On the elegant former site of the Notting Hill Brasserie, a French/Spanish/Portuguese establishment which looks set, like its predecessor was for a time, to become a ‘destination’, albeit of an informal type.

This new Notting Hill restaurant is backed by venture capital money. And we all know what VCs want, don’t we? ‘Formula’, ‘roll-out” the chilling B-school buzz-words trip off the tongue. However, what’s striking about this impressive multi-room site – a ‘character’ property with relatively little passing pedestrian traffic – is how signally it fails to tick any of the relevant boxes. It just couldn’t be further from the what-VCs-want Identikit.

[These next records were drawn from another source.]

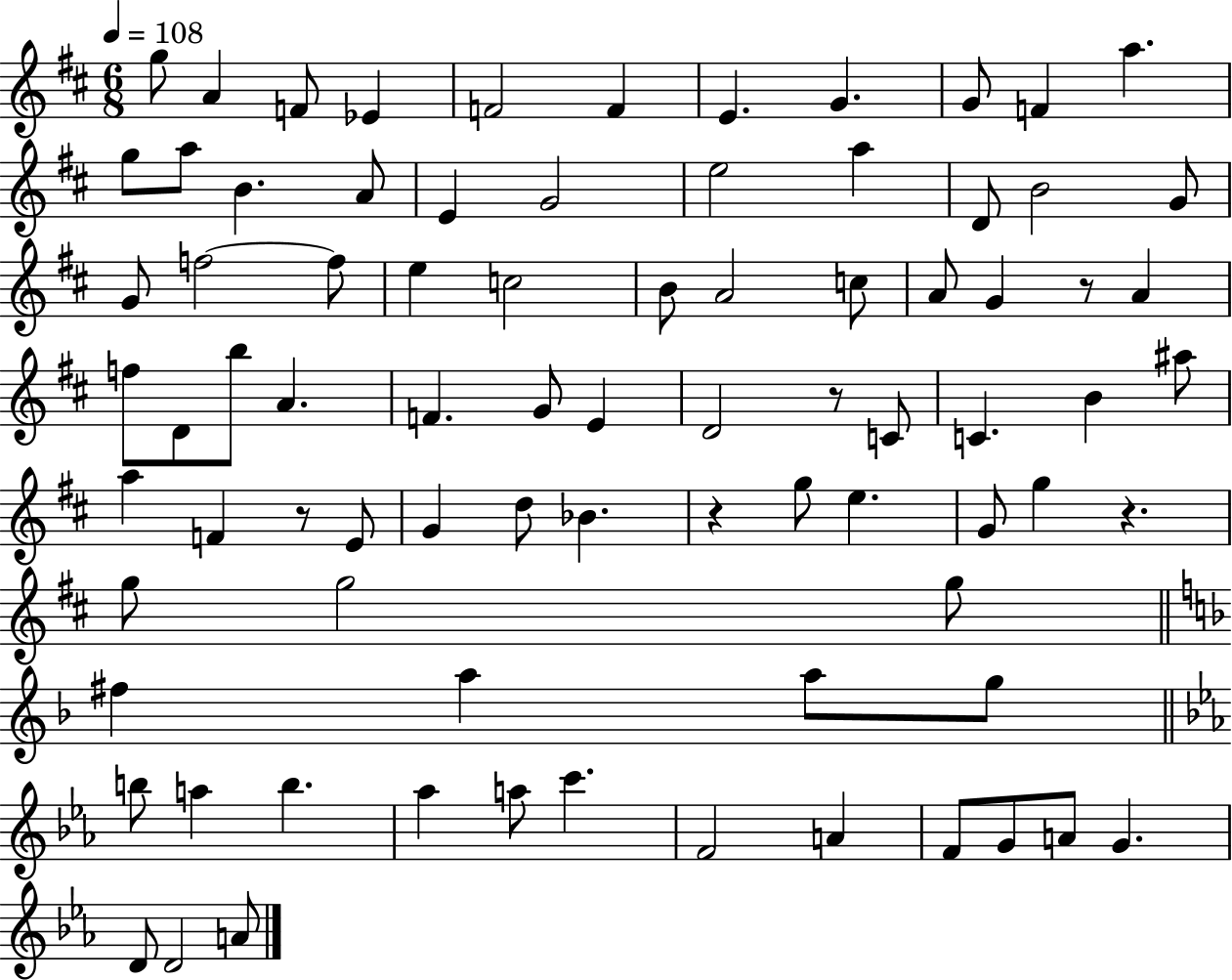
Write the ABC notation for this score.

X:1
T:Untitled
M:6/8
L:1/4
K:D
g/2 A F/2 _E F2 F E G G/2 F a g/2 a/2 B A/2 E G2 e2 a D/2 B2 G/2 G/2 f2 f/2 e c2 B/2 A2 c/2 A/2 G z/2 A f/2 D/2 b/2 A F G/2 E D2 z/2 C/2 C B ^a/2 a F z/2 E/2 G d/2 _B z g/2 e G/2 g z g/2 g2 g/2 ^f a a/2 g/2 b/2 a b _a a/2 c' F2 A F/2 G/2 A/2 G D/2 D2 A/2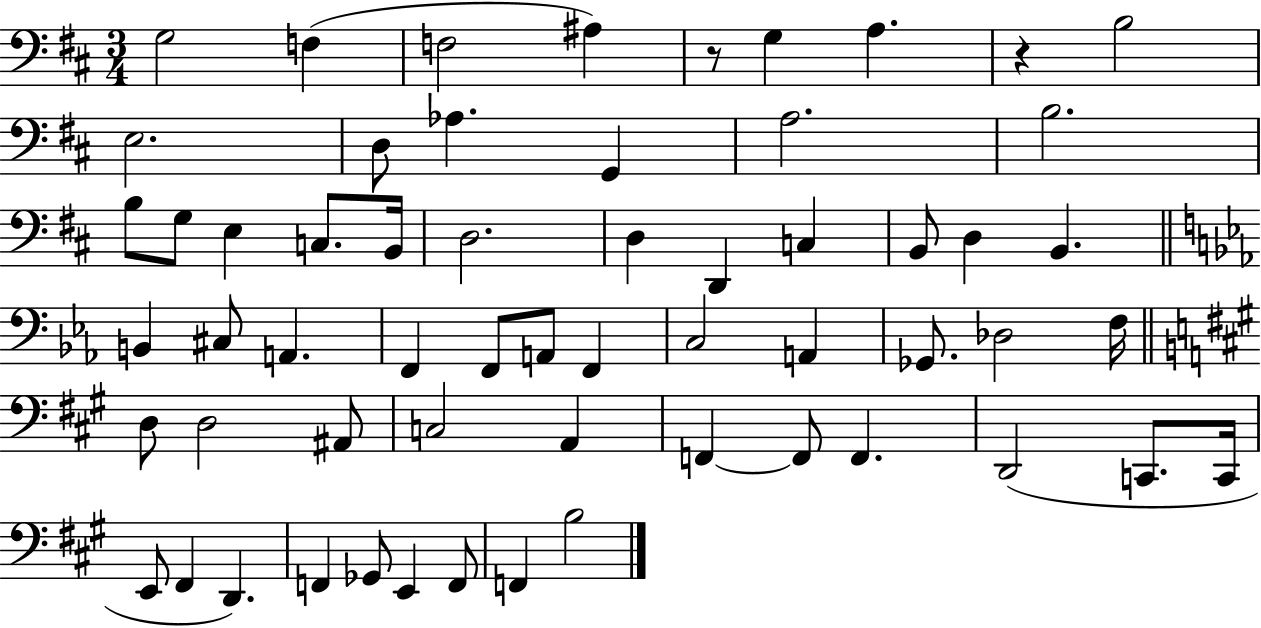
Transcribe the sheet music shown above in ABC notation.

Maybe, then, these have decided to create something special? That would at least be consistent with the history of the property, which includes such luminary establishments as Leith’s and the Notting Hill Brasserie.

The chef, or rather ‘Executive Chef’ (brains not brawn), of the enterprise is Luis Baena – a toque of extensive international experience, who has, it seems, been looking for the ‘right’ London site for a couple of years. This itself bespeaks a certain seriousness of purpose.

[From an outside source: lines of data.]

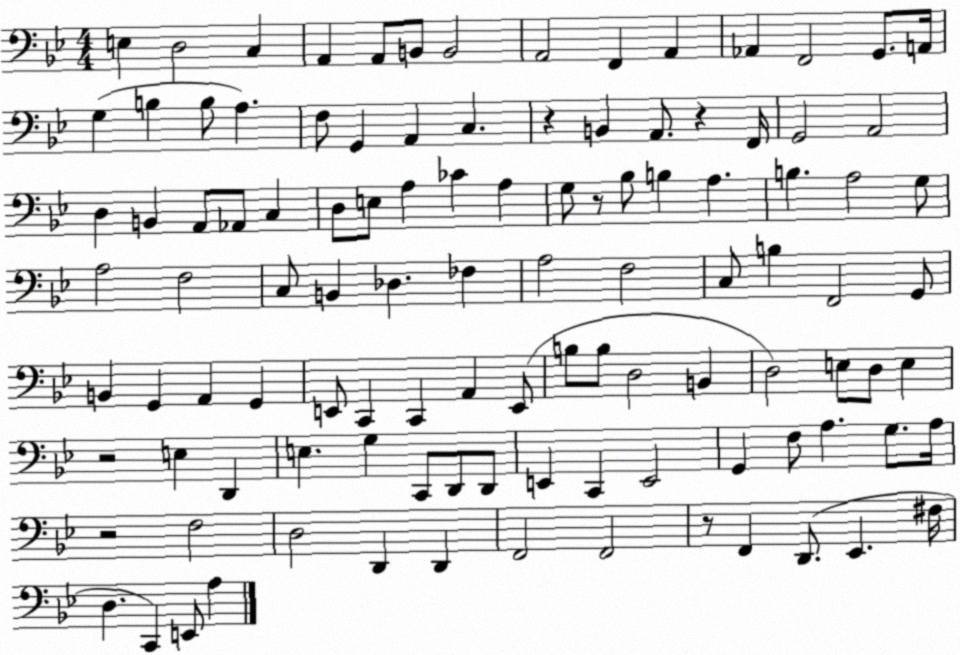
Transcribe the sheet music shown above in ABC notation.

X:1
T:Untitled
M:4/4
L:1/4
K:Bb
E, D,2 C, A,, A,,/2 B,,/2 B,,2 A,,2 F,, A,, _A,, F,,2 G,,/2 A,,/4 G, B, B,/2 A, F,/2 G,, A,, C, z B,, A,,/2 z F,,/4 G,,2 A,,2 D, B,, A,,/2 _A,,/2 C, D,/2 E,/2 A, _C A, G,/2 z/2 _B,/2 B, A, B, A,2 G,/2 A,2 F,2 C,/2 B,, _D, _F, A,2 F,2 C,/2 B, F,,2 G,,/2 B,, G,, A,, G,, E,,/2 C,, C,, A,, E,,/2 B,/2 B,/2 D,2 B,, D,2 E,/2 D,/2 E, z2 E, D,, E, G, C,,/2 D,,/2 D,,/2 E,, C,, E,,2 G,, F,/2 A, G,/2 A,/4 z2 F,2 D,2 D,, D,, F,,2 F,,2 z/2 F,, D,,/2 _E,, ^F,/4 D, C,, E,,/2 A,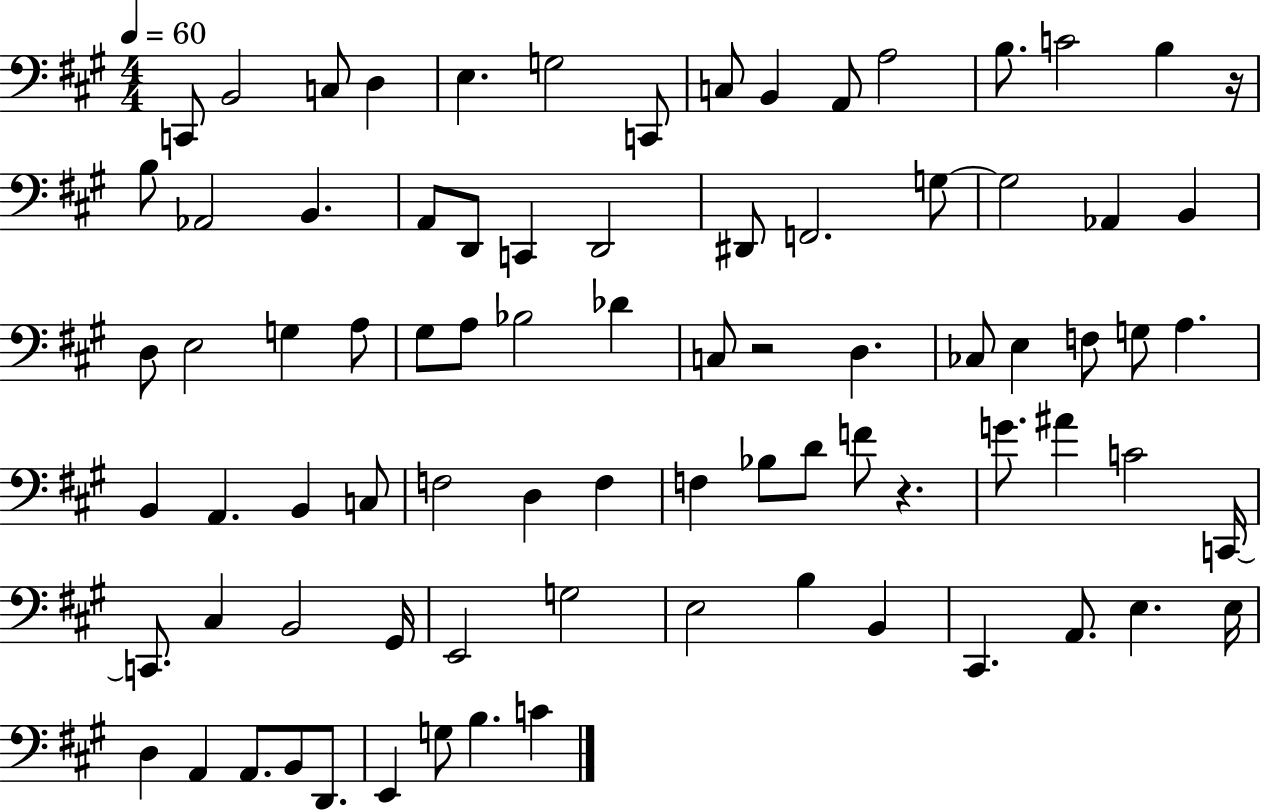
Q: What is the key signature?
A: A major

We visited three weeks after opening, and a soft-opening menu discount was still being offered. Another sign of serious intent: long-running opening discounts only make sense when restaurants think they’re going to encourage you to come back. And come back we certainly would; there was nothing in the friendly and accomplished performance we witnessed which really called for any discount at all.

The food is said to be Spanish/Portuguese (Baena’s nationality), but the attribution is a bit notional. This was perhaps most obvious at the dessert stage – our party sampled two jewel-like examples of the pâtissier’s art, each the equal of those available at any school-of-Escoffier kitchen in London you might care to name. There was nothing Hispanic about them at all. Bread likewise.

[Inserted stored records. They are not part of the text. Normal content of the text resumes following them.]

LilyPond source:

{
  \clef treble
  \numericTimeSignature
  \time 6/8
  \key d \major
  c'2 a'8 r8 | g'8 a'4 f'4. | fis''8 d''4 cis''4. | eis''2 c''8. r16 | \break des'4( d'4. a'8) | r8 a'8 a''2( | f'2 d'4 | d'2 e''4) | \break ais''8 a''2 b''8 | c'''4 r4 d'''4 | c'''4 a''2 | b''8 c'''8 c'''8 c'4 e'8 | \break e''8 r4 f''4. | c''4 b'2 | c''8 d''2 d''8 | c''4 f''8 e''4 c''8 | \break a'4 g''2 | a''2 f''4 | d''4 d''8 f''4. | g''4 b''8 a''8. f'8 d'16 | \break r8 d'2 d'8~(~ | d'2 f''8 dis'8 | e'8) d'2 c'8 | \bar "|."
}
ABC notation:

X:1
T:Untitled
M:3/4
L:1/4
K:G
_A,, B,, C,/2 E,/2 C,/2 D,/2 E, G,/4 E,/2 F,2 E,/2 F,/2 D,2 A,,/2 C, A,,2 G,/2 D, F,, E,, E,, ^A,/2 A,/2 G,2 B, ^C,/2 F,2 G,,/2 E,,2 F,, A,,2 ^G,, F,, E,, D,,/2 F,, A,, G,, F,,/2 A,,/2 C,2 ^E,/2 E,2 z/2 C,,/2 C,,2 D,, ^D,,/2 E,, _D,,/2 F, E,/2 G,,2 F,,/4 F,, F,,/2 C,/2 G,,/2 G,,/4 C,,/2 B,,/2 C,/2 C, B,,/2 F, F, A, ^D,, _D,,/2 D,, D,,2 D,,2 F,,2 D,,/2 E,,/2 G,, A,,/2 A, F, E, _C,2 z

There are nods to pure Spain – the Pata Negra was very good, and the wines lean to the Iberian Peninsula, for example – but this is a restaurant with a Gallic grounding which clearly runs deep. Very good as it was was, there was nothing particularly Spanish about a prawn ‘sausage’, for example, that could have easily been called a boudin. In fact, the only dud dish on our table of four was some slow-roasted lamb which could just as easily have been a dull Gallic dish as a dull Hispanic one. The staff, for what it’s worth, seem to speak more French than anything else.

But, really, who cares about nationalities when the food is good and interesting, and everyone is having such a good time? This is, we’re convinced, a new London star.